The little ritual completed, Saunders removed his helmet and plunked it onto an adjacent table.  "The roads are clear, sir, but we encountered quite a bit of enemy shelling in this sector," he said, pointing to the appropriate places on the map spread out on the table.

Hanley leaned over and squinted at the places Sgt. Saunders was indicating.  "We had reports that the area was free from bombardment just a few hours ago," he objected mildly.

"Look, Lieutenant, all I know is, we encountered shelling in this sector.  Maybe it was quiet earlier, but it wasn't while we were out there."

"I'm not disputing your word, Saunders," Hanley snapped.

The sergeant stiffened, the camaraderie gone from his expression.  "Yes, sir."

Hanley rubbed a thin hand across his forehead, disgusted at his own outburst.  "Anything else?"

"No, sir.  Any further orders?"

Hanley sensed his friend seal up, and it twisted his gut to know that a little thing like metal bars on a collar could separate them.  "Yeah.  I've got a kind of temporary replacement for you.  A kid straight from Repple Depple.  You're the only... squad I trust him with."

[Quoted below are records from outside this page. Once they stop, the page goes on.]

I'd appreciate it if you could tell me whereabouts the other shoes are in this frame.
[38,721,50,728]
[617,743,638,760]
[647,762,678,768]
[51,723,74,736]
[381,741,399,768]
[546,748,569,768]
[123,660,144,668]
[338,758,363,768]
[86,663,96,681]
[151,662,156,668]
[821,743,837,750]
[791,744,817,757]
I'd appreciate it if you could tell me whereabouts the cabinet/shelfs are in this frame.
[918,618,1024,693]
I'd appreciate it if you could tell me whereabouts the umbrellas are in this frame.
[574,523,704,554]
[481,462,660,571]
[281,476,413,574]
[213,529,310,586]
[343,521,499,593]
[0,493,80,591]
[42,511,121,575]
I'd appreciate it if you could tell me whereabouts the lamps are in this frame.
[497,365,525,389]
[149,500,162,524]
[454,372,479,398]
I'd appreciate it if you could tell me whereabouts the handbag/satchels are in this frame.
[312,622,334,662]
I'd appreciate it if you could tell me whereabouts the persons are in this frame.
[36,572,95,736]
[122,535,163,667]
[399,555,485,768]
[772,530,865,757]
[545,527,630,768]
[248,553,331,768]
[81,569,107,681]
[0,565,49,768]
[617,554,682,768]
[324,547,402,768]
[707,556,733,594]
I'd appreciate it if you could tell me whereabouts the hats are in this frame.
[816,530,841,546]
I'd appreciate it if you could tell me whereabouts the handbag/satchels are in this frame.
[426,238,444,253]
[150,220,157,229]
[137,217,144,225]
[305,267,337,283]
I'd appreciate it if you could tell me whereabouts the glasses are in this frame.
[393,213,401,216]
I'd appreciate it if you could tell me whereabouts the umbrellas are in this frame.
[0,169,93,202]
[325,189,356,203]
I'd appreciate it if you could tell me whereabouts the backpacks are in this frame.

"Thanks a lot, Lieutenant."  Saunders picked up his helmet.

"Look, watch this one, okay?  He's a grade-A genius with a photographic memory, and a wizard with tactics.  But he's a little short on common sense, so look out for him.  I need you to get him to Captain Jampel."  Hanley almost added, "Please?"

"You're the one givin' the orders."  Helmet in hand and swagger in place, Saunders prepared to leave the temporary CP.

"Yeah, I am."  Hanley sighed.  "But you know I didn't ask to be."

"I know.  But I ain't nursin' no child prodigy.  What's his name?"

"Private Puling.  I told him to report to you."

"Okay."  Saunders started up the stairs. 

"Oh, and Saunders?"

"Yeah?"  The sergeant turned half around and waited on the stairs.

"Puling is carrying important information.  You've got to get him to Jampel's HQ so he can give his report.  If he doesn't get there every man in the division could be wiped out.  Understood?"

"Understood."  The sergeant turned and took the stairs up two at a time.

Once back above ground, Saunders looked around for his squad, which seemed to have vanished.  As he turned in a circle, scanning the area, he came face-to-face with the sullen private he had encountered earlier.  In no mood to talk with anyone, much less this particular soldier, Saunders glared at him and started to walk off.

"Hey, Sergeant," the private said to the retreating figure, "your name doesn't happen to be Saunders, does it?"

Stopped in his tracks, Saunders felt an invisible weight settle on his shoulders.  "Don't tell me," he said, turning around mechanically.  "You're Puling, right?"

"So glad to have found you, Sergeant," Private Puling replied with a smirk.




The members of the squad managed to hide their amusement as Puling introduced himself to them.  Saunders gave them a few minutes to get acquainted...or was he giving himself a few minutes to compose himself?  While the men were talking, he leaned up against a grimy grey brick wall and consulted his map.  After making sure he knew where he was leading his men, he stuffed the oft-folded map into his jacket and shouldered his Thompson.  "Okay, saddle up," he ordered.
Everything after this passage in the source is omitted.